Волчком раскручиваюсь на месте и успеваю навести ствол на подлетевшего врача, на клацающего зубами Пятьсот Третьего.
— Открывай! — ору я истошно.
— Что тебе? Зачем тебе туда?! Там ничего нет! — Доктор примирительно выставляет вперед ладони, делает шажок ко мне. — Ты не волнуйся, мы тебя не станем наказывать...
А за его спиной вижу: на рабочем столе горит экран с видом на ту палату, где меня казнили, дымится чашечка кофе — эта скотина не спала, а щекотала себе нервы, наблюдая за экзекуцией из вип-ложи.

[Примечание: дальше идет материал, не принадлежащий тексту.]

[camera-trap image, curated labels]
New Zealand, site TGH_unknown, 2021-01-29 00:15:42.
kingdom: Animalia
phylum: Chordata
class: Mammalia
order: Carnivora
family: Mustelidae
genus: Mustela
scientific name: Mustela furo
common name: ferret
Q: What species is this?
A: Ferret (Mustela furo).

— Открывай, сука!!! — Пистолет прыгает в моих руках. — Или я...
— Хорошо-хорошо... — Он оглядывается на вход. — Хорошо. Позволь, я пройду...
— Ты! Десять шагов назад! — Я тычу стволом в Пятьсот Третьего, который выбирает удобный момент, чтобы напасть.

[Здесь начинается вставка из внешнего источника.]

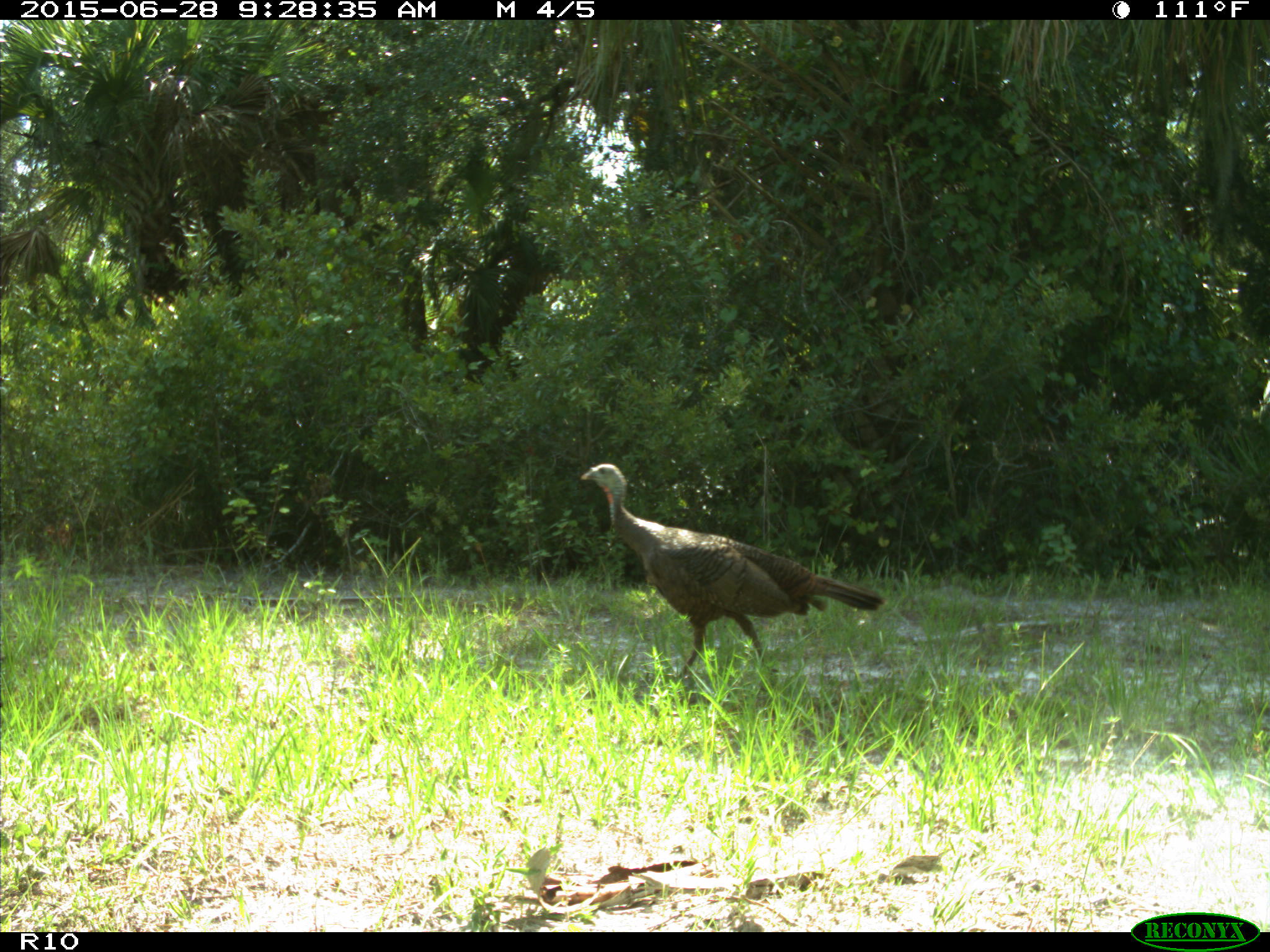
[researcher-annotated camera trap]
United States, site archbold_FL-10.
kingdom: Animalia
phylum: Chordata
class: Aves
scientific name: Aves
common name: birds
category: unidentified bird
Unidentified bird (birds) (Aves).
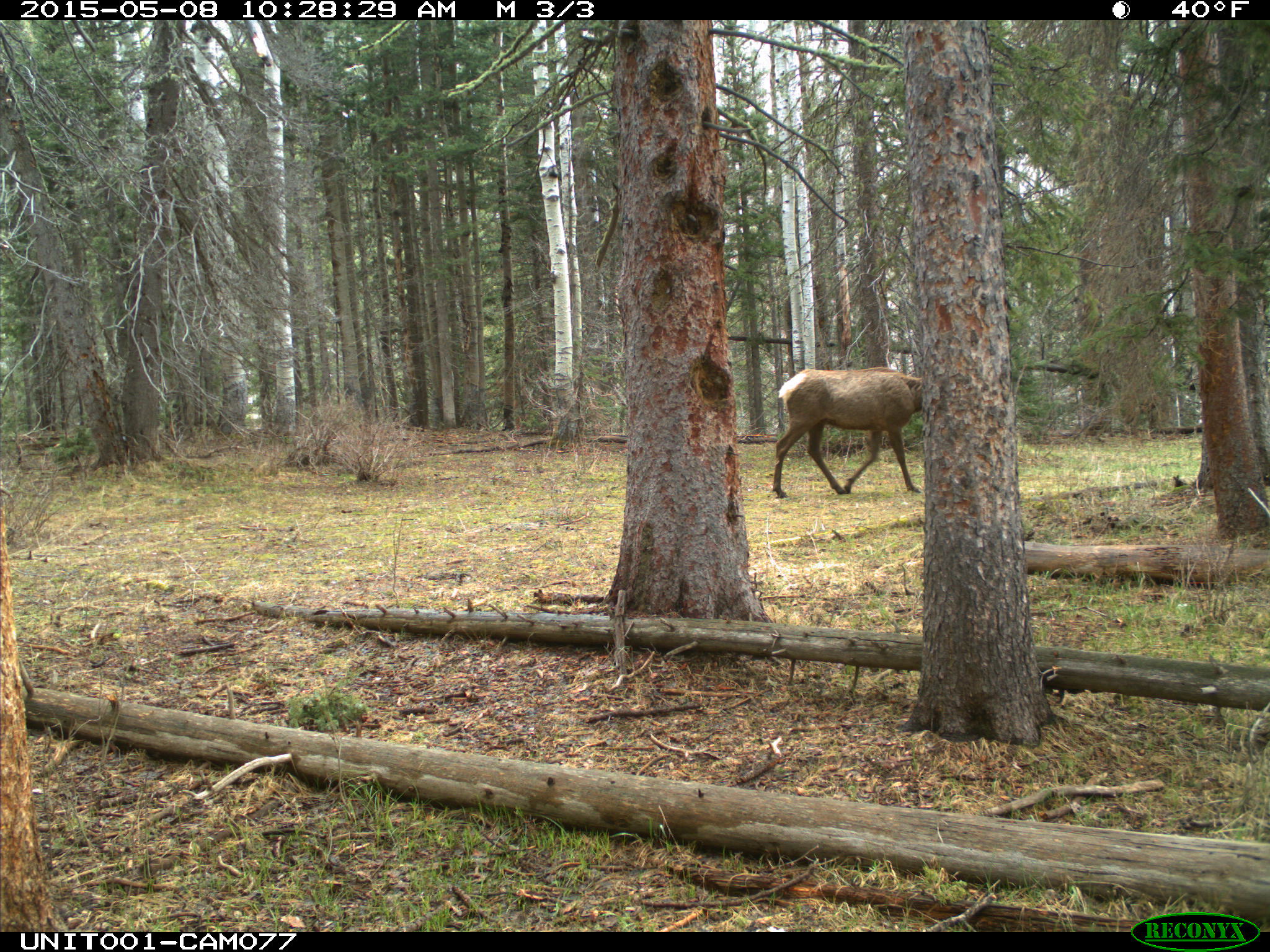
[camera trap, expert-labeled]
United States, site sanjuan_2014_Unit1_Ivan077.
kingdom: Animalia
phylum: Chordata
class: Mammalia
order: Artiodactyla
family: Cervidae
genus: Cervus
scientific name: Cervus elaphus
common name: red deer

Он как бы подчиняется — но неспешно, вальяжно.
Доктор суетится, прикладывает ладонь к сканеру, говорит: «Открой», — и дверь слушается.
— Ну вот, пожалуйста, — разводит руками он. — И зачем тебе сюда?
— Пошел вон! — отвечаю я. — Вон пошел отсюда, извращенец!
Врач отходит, не снимая услужливой гримасы со своего поношенного лица. И я вижу... Вижу его. Я так боялся спугнуть его, это мое наваждение. Боялся, что окно окажется моим сном, что, просыпаясь, я не смогу контрабандой протащить его с собой в реальность. Но оно на месте.
И город тут. Город, который все эти годы ждал меня здесь и еле дождался. За стеклом, как и у нас, ночь. Белая ночь: отгоняя темноту, мягко сияет заряженное светом башен небесное море, море дымов и испарений, дыхание гигаполиса. Струятся, мерцая, скоростные туннели, живут счастливо сто миллиардов человек в своих башнях, не подозревая, что в одной из них, неотличимой от прочих, устроен тайный детский концлагерь.
Шагаю к нему.
Вот ручка. Надо только потянуть за нее, и окно распахнется, и там я уже буду свободен делать что захочу, хоть бы и прыгнуть вниз.
Но в комнате появляется Пятьсот Третий — и у меня остается половина секунды, чтобы завершить все.
Я могу выстрелить ему в оскаленный рот и закончить нашу с ним историю навсегда. Нет в то мгновение ничего проще, чем выстрелить ему в рот.